Henry had always said that he wanted to be a better master than any white man he had ever known.

 The Known World  by Edward P. Jones

Spoiler Alert: Plot Summary

The Known World is a story of duality. Slaver and owner. Love and pain. Freedom and capture. It chronicles the plantation owned by Henry and Caldonia Townsend in Manchester County, Virginia, in the mid-19th century. Henry and Caldonia are both Black; Henry was a former slave, Caldonia was born free. How Henry comes to own slaves himself is a complex and yet also simple path; the emotional weight of the decision is heavy, but the economy of the South makes it almost natural that he would become a slaveowner himself, once free. His parents, Augustus and Mildred Townsend, former slaves who are now free (Augustus worked to buy each one's freedom), don't approve of Henry owning slaves, but Henry decides to move forward with his own life plan, and eventually amasses a plantation and collection of slaves. The book opens with Henry's death from an unknown illness, and we follow Caldonia in the days and weeks to come as she attempts to keep the plantation up and running. The book is written from a variety of viewpoints, so we hear from Henry's previous owner (William Robbins), the overseer of Henry's plantation, Moses, other slaves living there (Elias, Celeste, Zeddie, to name a few), children of a slave and an owner (Dora and Louis, born to Philomena and William Robbins), and slave patrollers, who come into being around the time this all takes place (Skiffingtons - John and Counsel, Harvey Travis, Oden Peoples).  The story comes to a close many years after Henry's death, as Caldonia's brother Calvin encounters three escaped slaves from the plantation now living in New York. 

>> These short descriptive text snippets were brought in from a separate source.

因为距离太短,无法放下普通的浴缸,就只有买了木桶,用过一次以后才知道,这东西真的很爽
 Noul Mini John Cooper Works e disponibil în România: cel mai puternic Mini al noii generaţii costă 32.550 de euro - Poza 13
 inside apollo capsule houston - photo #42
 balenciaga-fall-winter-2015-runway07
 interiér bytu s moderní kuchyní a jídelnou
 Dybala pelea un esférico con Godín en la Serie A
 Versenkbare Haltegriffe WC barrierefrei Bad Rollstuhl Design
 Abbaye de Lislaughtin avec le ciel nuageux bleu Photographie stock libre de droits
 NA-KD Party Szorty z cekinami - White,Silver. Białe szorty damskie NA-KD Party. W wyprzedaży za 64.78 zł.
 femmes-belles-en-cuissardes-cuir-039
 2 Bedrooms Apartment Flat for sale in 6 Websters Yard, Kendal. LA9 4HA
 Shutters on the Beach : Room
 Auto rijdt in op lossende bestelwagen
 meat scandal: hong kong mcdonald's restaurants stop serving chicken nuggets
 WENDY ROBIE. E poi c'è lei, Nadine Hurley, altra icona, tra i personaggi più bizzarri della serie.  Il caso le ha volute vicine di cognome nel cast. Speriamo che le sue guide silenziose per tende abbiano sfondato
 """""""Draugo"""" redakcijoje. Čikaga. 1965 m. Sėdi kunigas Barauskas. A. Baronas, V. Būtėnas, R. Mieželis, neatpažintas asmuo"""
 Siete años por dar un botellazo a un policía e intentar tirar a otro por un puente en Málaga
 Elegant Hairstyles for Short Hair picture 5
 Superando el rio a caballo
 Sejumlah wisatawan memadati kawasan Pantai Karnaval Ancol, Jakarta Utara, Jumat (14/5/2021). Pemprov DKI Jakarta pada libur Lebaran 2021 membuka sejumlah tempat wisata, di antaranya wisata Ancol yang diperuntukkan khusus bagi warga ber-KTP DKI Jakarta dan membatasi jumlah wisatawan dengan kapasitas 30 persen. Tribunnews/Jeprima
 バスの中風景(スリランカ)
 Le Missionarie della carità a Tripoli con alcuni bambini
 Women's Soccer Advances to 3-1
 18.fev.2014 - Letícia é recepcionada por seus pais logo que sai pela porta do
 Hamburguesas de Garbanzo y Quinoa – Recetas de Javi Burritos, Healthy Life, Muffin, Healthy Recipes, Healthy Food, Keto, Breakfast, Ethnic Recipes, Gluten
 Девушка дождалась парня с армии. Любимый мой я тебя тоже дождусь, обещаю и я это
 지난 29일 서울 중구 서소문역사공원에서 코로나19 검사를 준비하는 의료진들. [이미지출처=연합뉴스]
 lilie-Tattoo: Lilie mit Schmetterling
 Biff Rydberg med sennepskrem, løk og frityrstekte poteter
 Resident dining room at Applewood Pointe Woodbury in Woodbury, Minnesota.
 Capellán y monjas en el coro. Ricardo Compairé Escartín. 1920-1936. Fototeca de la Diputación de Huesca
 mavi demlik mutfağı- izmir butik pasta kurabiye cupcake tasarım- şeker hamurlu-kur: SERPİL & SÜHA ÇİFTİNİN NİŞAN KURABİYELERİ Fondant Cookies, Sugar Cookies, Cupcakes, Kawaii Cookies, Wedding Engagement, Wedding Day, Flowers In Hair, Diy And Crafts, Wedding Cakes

Spoiler Over: Continue Here

Dear blobbists, 

Greetings! I hope this message finds you well. I must admit I finished this book some time ago, but I find that in writing about books about slavery, I need a little emotional respite in between the steps of finishing the book, taking notes for the blob, and actually blobbing. On the whole, I think I wanted to like this book more than I actually liked this book. It has a nuanced conceit; exploring Black slave ownership isn't something I've spent much time thinking about, to be honest. But I got a little lost in the sheer number of viewpoints that Jones was speaking from, and eventually I found the constant shifting made it hard to really connect with the characters on a deeper level. To be clear, this novel won a Pulitzer Prize, so this is just one gal's opinion, and definitely not representative of the critical sphere. Here are some of my thoughts!

Cognitive Dissonance

I kept coming back to this idea as I was reading, because it was a real mental twist to process the idea of Black people who had been enslaved now owning slaves. Here are some lines I thought captured this well. 

In 1855 in Manchester County, Virginia, there were thirty-four free black families, with a mother and a father and one child or more, and eight of those free families owned slaves, and all eight knew one another's business. 

It took Moses more than two weeks to come to understand that someone wasn't fiddling with him and that indeed a black man, two shades darker than himself, owned him and any shadow he made. Sleeping in a cabin beside Henry in the first weeks after the sale, Moses had thought that it was already a strange world that made him a slave to a white man, but God had indeed set it twirling and twisting every which way when he put black people to owning their own kind. Was God even up there attending to business anymore? 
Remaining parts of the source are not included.